Le VPN et le MPLS. Depuis que le site est raccordé à un lien MPLS et à un SASE, chaque réseau interne est annoncé vers l’opérateur et vers le cloud de sécurité. Un réseau machine qui apparaît sur le LAN, c’est un réseau de plus annoncé partout, avec des adresses qui n’ont jamais été validées. Et l’agent SASE en Always-On sur le PC de l’automaticien ajoute sa propre couche : sans split tunnel, le trafic vers l’automate tente de monter dans le tunnel.

Adresser les machines en plages privées, et rien d’autre

Section intitulée « Adresser les machines en plages privées, et rien d’autre »

C’est l’épisode de juillet. Des machines ont été configurées par le SAV et les automaticiens avec des adresses en plage publique, du type 203.0.113.x pour prendre un exemple, c’est-à-dire des adresses qui appartiennent à un opérateur quelque part sur Internet. Ça fonctionne, tant que la machine est isolée. Le jour où elle est branchée sur un réseau qui route vers Internet, tout paquet destiné à ces adresses part dans la machine au lieu d’aller vers le site légitime, ou l’inverse. J’ai envoyé un rappel, direction en copie, avec une formule que j’assume : utiliser des adresses publiques en interne est contraire aux bonnes pratiques réseau, et c’est un fondamental de notre métier.

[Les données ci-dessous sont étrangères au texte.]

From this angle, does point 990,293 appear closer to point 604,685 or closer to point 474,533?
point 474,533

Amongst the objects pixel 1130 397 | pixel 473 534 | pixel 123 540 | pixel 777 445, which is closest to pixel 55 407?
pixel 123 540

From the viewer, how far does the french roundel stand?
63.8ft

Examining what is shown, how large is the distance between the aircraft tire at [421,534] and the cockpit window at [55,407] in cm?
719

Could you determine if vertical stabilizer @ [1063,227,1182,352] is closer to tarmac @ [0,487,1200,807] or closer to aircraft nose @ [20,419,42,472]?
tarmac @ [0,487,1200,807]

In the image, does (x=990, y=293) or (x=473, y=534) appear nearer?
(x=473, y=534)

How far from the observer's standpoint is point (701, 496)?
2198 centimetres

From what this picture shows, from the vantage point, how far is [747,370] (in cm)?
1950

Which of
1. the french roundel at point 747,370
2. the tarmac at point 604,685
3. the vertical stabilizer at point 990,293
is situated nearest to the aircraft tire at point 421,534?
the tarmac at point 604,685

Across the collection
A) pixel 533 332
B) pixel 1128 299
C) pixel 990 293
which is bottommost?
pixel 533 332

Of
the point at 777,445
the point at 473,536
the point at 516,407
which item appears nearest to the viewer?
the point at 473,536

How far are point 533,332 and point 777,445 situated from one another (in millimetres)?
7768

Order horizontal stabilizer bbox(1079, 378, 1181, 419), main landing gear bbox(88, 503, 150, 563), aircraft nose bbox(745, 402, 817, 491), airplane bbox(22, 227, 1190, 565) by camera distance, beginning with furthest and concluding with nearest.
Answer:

Les plages privées définies par la RFC 1918 sont les seules autorisées dans une machine :

Plage Notation Nombre d’adresses Usage typique
10.0.0.0 – 10.255.255.255 10.0.0.0/8 environ 16 millions Réseaux d’entreprise, sites multiples
172.16.0.0 – 172.31.255.255 172.16.0.0/12 environ 1 million Réseaux intermédiaires, DMZ
192.168.0.0 – 192.168.255.255 192.168.0.0/16 65 536 Petits réseaux, machines, box

Un plan d’adressage machine, à titre d’exemple (adaptez les valeurs, l’important est la logique) :

Exemple de plan d'adressage pour une machine
Réseau privé machine (variateurs, E/S) 192.168.10.0/24 pas de passerelle
automate, interface 1 192.168.10.1
variateurs 192.168.10.11 - .49
E/S déportées 192.168.10.51 - .99
Réseau d'échange / télémaintenance 192.168.20.0/24 passerelle = EWON
automate, interface 2 192.168.20.1
IHM 192.168.20.2
routeur EWON (côté machine) 192.168.20.254

Le routeur EWON monte un VPN sortant vers le service talk2m ; le technicien s’y connecte depuis son PC avec le client de l’éditeur. Deux conséquences d’architecture :

  • Le LAN bureautique ne route jamais vers le réseau d’échange d’une machine. La télémaintenance passe par l’EWON, même quand la machine est à dix mètres. Ça paraît absurde, c’est en fait la seule façon d’être certain que la procédure du SAV est la même en atelier et chez le client.
  • Côté SASE, chaque client VPN de télémaintenance utilisé chez un client final doit être déclaré et autorisé explicitement, ticket à l’appui, à l’exception du client EWON.